Overnight The Russian shelling set fire to a nuclear power plant, further deteriorating sentimentThe east of Ukraine. The damage is said to be ‘under control’. It does not show the full range of possible risks that could be resulting from the conflict. Markets are back in a risk-off mode. Treasury yields are dropping by 4-5 basis points. Asian equities have lost as much as 2.0%. The dollar continues to gain. The 1.10 barrier, which is within reach of the euro, extends the euro’s journey south. (currently 1.1025 area). Market focus is usually on the first Friday of each month.The US payrolls.It is expected that a solid report will be produced. The impact on global markets will likely be minimal. There may be a small asymmetrical risk in the case of a negative shock (further risk-off). Yields, equities, as well as the euro, will most likely begin to fall under significant downward pressure. Interestingly, oil doesn’t rise any further ($111.50 p/b). It will be difficult for EUR/USD to avoid a break below 1.10 barrier. Technically speaking, this would put the 1.08/1.0636 zone back on the radar. EUIR/GBP has fallen below the 0.8277 2019 low. The parity levels for EUR/CHF (1.0125), are looming. The CE will see the FX defense of the Czech Republic, Hungary, and Poland again challenged.

News headlines

FebruaryInflation in South Korea was higher than expected at 0.6% m/m to rise at an accelerated 3.7% year/y.Consensus was for a 0.5%/3.5% rise. Higher commodity/oil prices remain a key driver. Core inflationHowever, it also accelerated, moving from 3% up to3.2% was the highest level in a decadeServices costs continued to rise, underscoring demand-side tensions. South Korea’s central bank kept policy rates at 1.25% at their last meeting. However, its sharp upward revision to inflation forecasts suggested that there would be more rate hikes soon. Lee, outgoing governor, stated that one more rate hike would be not considered tightening as the level of accommodation has risen because of inflation.

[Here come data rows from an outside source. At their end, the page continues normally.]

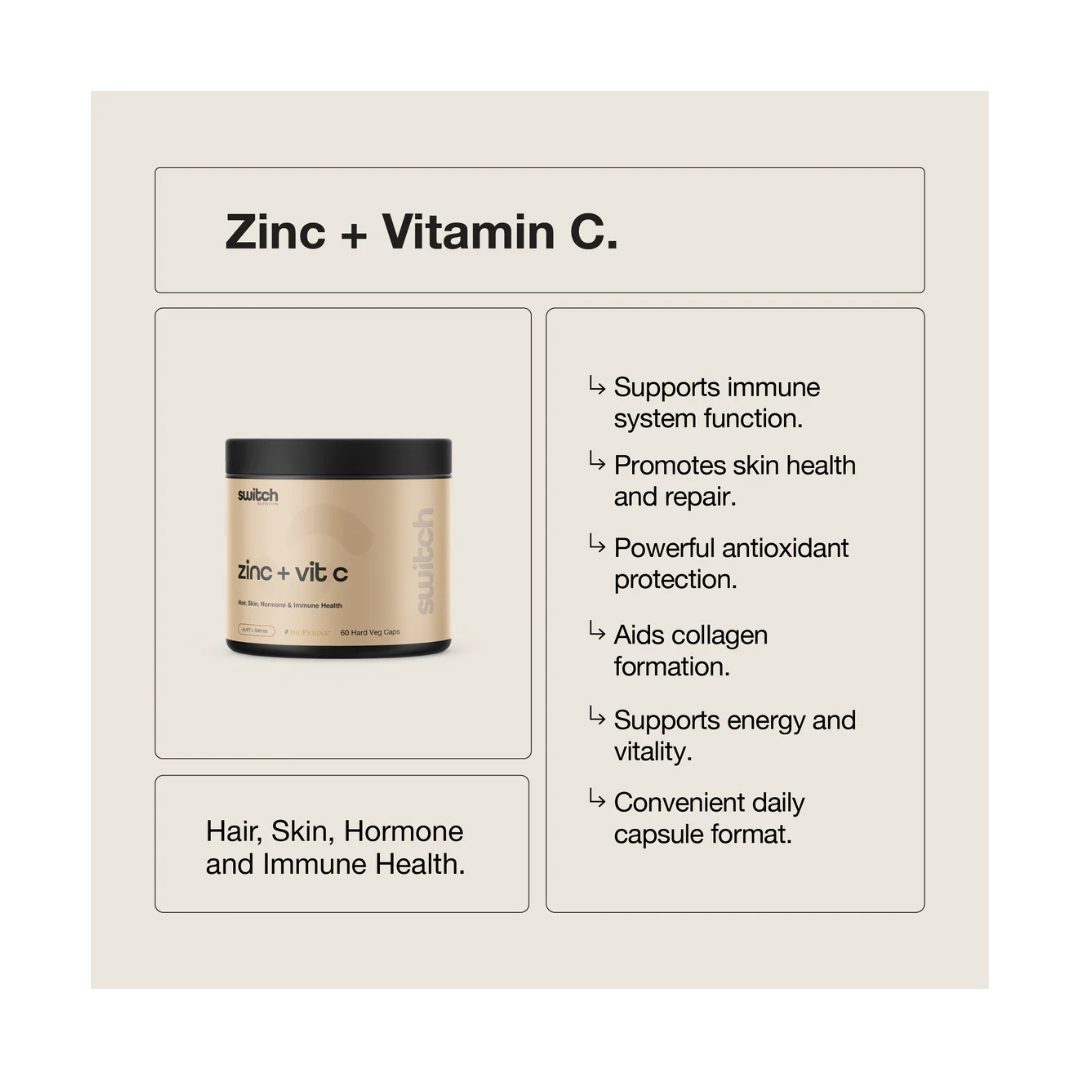 Zinc + Vitamin C By Switch Nutrition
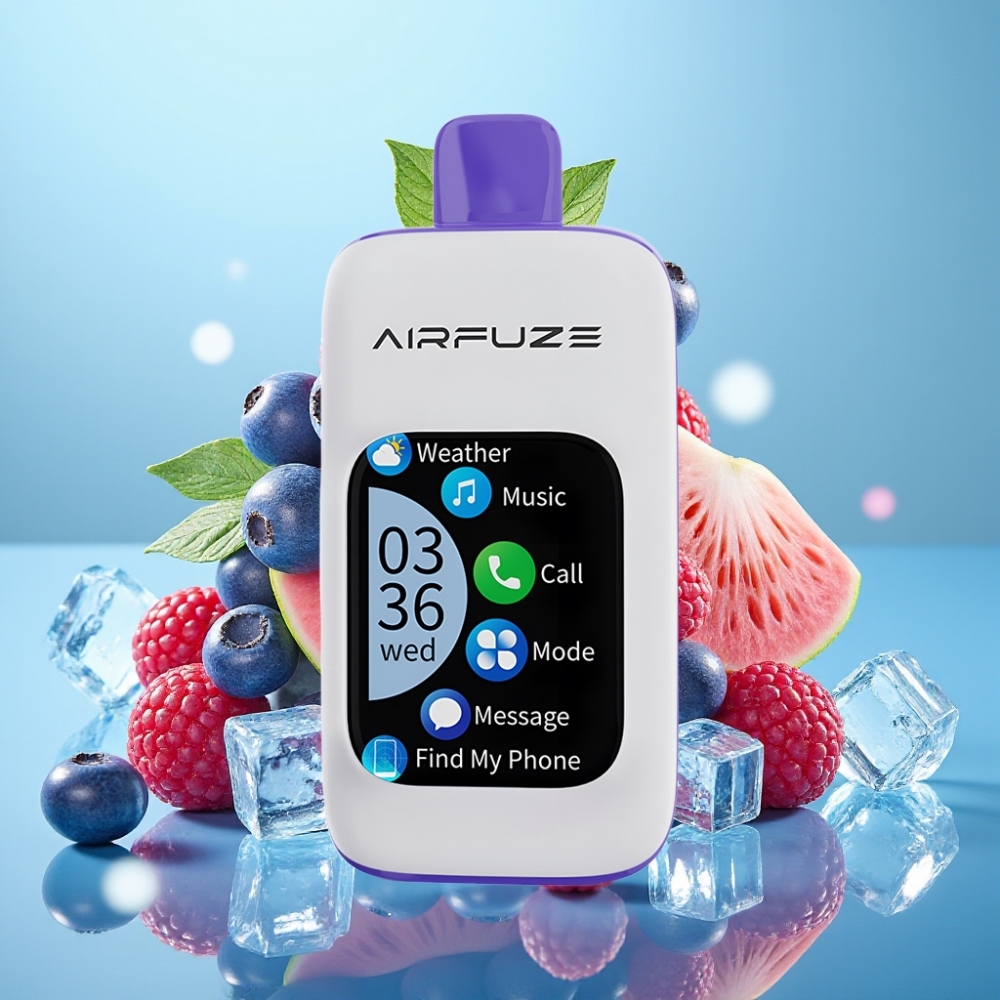 AirFuze Smart Pod 30000 Puffs 5 Nicotina 900mAh Tipo C Blue Razz Ice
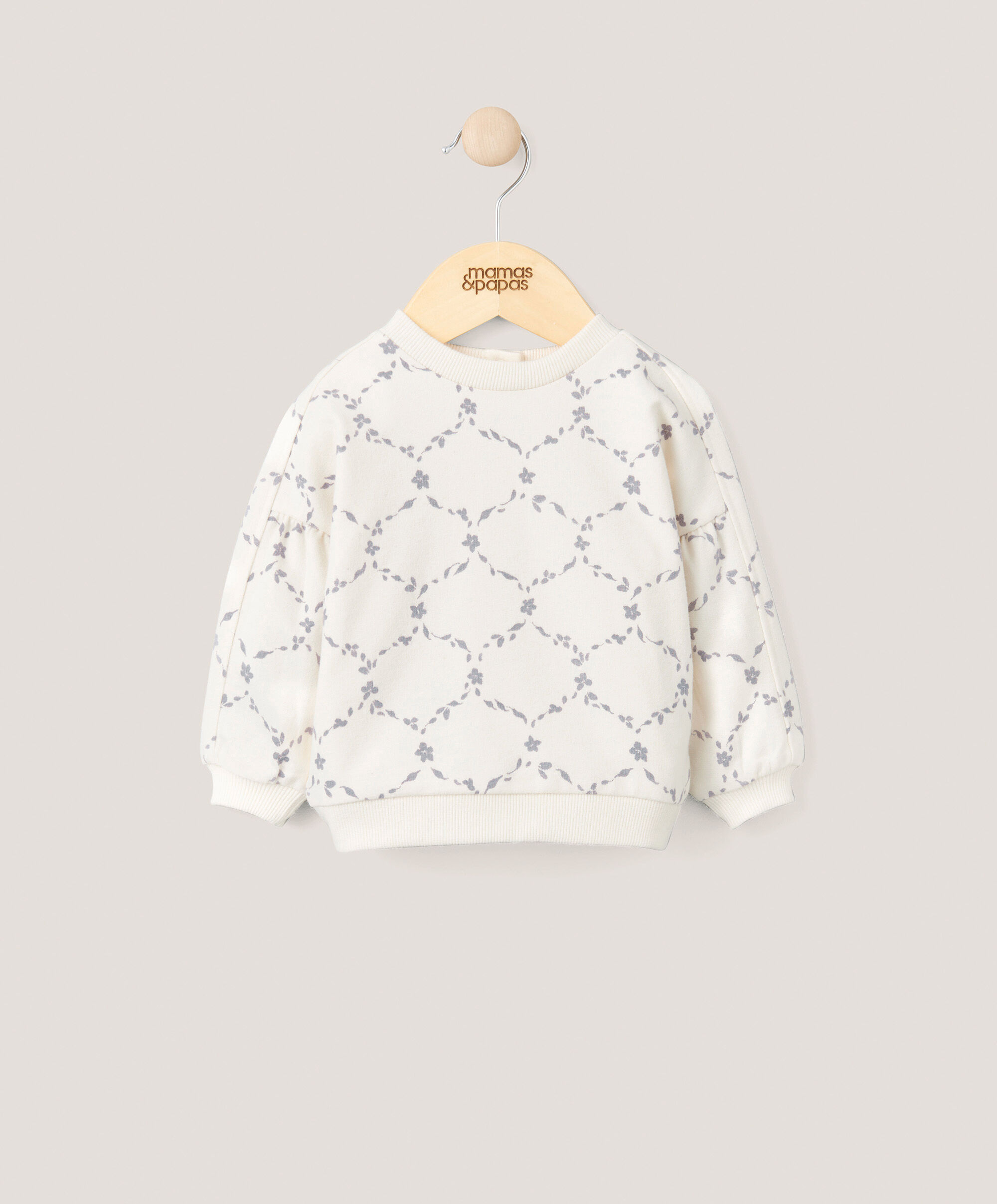Trellis Print Sweatshirt image number 1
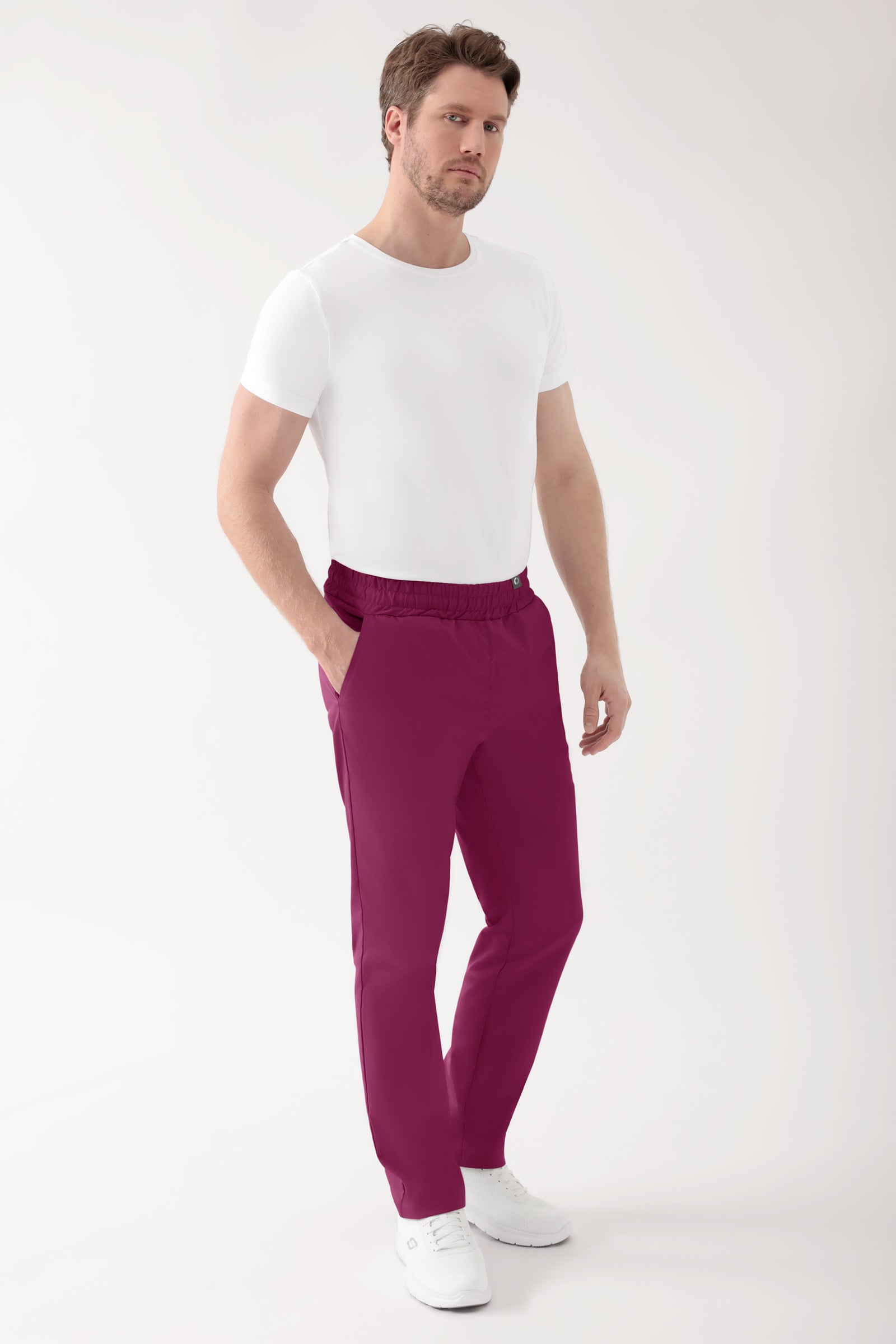 CORE Hose Unisex - hoher Bund berry, Vue de face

The EU is seeking to remove Russia’s most-favored nation status at the World Trade Organization. Such a move is possible on the basis of the WTO’s national security exemption and would further hit the €95bn Russian exports to its biggest trade partner by slamming it with tariffs. Canada has revoked its most-favored country status for Russia on Thursday.American lawmakers have proposed legislation that would end permanent normal trade relationships with Russia. They also urge President Biden to initiate the process of suspending Russia as a WTO member.